As @kurt says you can solve your current problem by turning off the proxy for the acme-challenge record (aka “grey cloud”).
And that will let the SSL certificate be renewed.
However that’s the same setup I have now too. Cloudflare → Fly. And while it works, be aware I get totally random 525 errors. Kurt and I have discussed it in a prior thread and alas it’s not Fly’s fault so there isn’t anything they can debug/fix.
And it just started again - it’s 525s indeed. Is the only real workaround to set up the certificate via CF? I’m a bit unsure on how to upload it to fly…
Instances
ID VERSION REGION DESIRED STATUS HEALTH CHECKS RESTARTS CREATED
3010b94e 74 ⇡ lhr run failed 1 total, 1 critical 2 1m17s ago
a4693146 74 ⇡ lhr stop failed 1 total, 1 critical 2 10m19s ago
550e5b28 74 ⇡ lhr stop failed 1 total, 1 critical 2 15m20s ago
26662f6b 74 ⇡ lhr stop failed 1 total, 1 critical 2 17m47s ago
6be617b9 74 ⇡ lhr stop failed 1 total 2 19m20s ago
766e8575 74 ⇡ lhr stop failed 1 total 2 20m20s ago
All of the failed ones have this output
Recent Events
TIMESTAMP TYPE MESSAGE
2021-08-19T20:06:15Z Received Task received by client
2021-08-19T20:06:15Z Task Setup Building Task Directory
2021-08-19T20:06:18Z Started Task started by client
2021-08-19T20:06:36Z Terminated Exit Code: 1
2021-08-19T20:06:36Z Restarting Task restarting in 1.150028707s
2021-08-19T20:06:38Z Started Task started by client
2021-08-19T20:06:56Z Terminated Exit Code: 1
2021-08-19T20:06:56Z Restarting Task restarting in 1.169078711s
2021-08-19T20:06:58Z Started Task started by client
2021-08-19T20:07:16Z Terminated Exit Code: 1
2021-08-19T20:07:16Z Not Restarting Exceeded allowed attempts 2 in interval 5m0s and mode is "fail"
Checks
ID SERVICE STATE OUTPUT
0a33a4f86fa24b92a038e7a2786f7e82 tcp-4000 critical dial tcp 172.19.1.186:4000: connect: connection refused
App logs look like there’s an issue connecting to Postgres - I switched to the direct IP as per the other thread yesterday
It seems like the Elixir lib isn’t handling multiple IPs very well, it should be trying both IPs but it appears to just be hitting the one? I haven’t dug very deep on the Elixir Postgres library but you may need to rebuild your connection string.
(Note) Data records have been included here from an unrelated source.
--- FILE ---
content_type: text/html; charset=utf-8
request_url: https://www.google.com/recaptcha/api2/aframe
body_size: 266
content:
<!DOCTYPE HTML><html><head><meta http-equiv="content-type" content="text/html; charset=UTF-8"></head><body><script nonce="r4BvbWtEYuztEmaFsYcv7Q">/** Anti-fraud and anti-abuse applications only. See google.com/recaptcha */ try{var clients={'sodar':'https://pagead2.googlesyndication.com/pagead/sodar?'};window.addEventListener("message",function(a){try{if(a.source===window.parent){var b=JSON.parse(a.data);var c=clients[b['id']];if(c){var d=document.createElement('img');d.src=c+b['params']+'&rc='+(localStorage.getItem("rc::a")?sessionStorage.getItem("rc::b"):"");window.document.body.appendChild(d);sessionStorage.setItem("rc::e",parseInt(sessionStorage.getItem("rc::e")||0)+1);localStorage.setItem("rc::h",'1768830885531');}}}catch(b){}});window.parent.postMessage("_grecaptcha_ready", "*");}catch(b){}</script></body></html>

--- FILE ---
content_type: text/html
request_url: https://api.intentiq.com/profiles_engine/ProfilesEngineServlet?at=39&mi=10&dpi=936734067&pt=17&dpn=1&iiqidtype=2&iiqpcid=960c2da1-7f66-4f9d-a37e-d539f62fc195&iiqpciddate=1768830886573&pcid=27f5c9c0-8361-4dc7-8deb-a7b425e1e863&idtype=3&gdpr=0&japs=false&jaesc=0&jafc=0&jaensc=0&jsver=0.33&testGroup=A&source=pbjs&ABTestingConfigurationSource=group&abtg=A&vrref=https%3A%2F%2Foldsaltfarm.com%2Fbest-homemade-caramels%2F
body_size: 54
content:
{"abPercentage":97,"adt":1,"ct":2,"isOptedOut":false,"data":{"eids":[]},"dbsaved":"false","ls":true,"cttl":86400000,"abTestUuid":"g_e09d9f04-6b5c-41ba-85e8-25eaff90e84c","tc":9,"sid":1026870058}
I think the issue is actually DB, not the app or the SSL red herring (sorry)
App
Name = premade-db
Owner = premade
Version = 0
Status = running
Hostname = premade-db.fly.dev
Instances
ID VERSION REGION DESIRED STATUS HEALTH CHECKS RESTARTS CREATED
50714c3c 0 lhr run running (context dead) 3 total, 3 critical 2 2021-08-18T19:53:55Z
df9c3004 0 lhr run running (context dead) 3 total, 3 critical 2 2021-08-18T19:51:32Z
Health Checks for premade-db
NAME STATUS ALLOCATION REGION TYPE LAST UPDATED OUTPUT
pg critical 50714c3c lhr SCRIPT 21m34s ago context deadline exceeded
vm critical 50714c3c lhr SCRIPT 28m13s ago context deadline exceeded
role critical 50714c3c lhr SCRIPT 28m28s ago context deadline exceeded
vm critical df9c3004 lhr SCRIPT 21m3s ago context deadline exceeded
pg critical df9c3004 lhr SCRIPT 22m2s ago context deadline exceeded
role critical df9c3004 lhr SCRIPT 22m30s ago context deadline exceeded
I’ll stop the VMs again I guess to see if that helps
@kurt thank you and the rest of the gang for fighting this - hope my frequent posts don’t add to the stress! I think I read in one of the threads that some of those issues might be isolated to the LHR region, is that correct?
If I was to move over to another, am I naive in thinking that I could spin up 2 more instances in another region and then stop the LHR ones?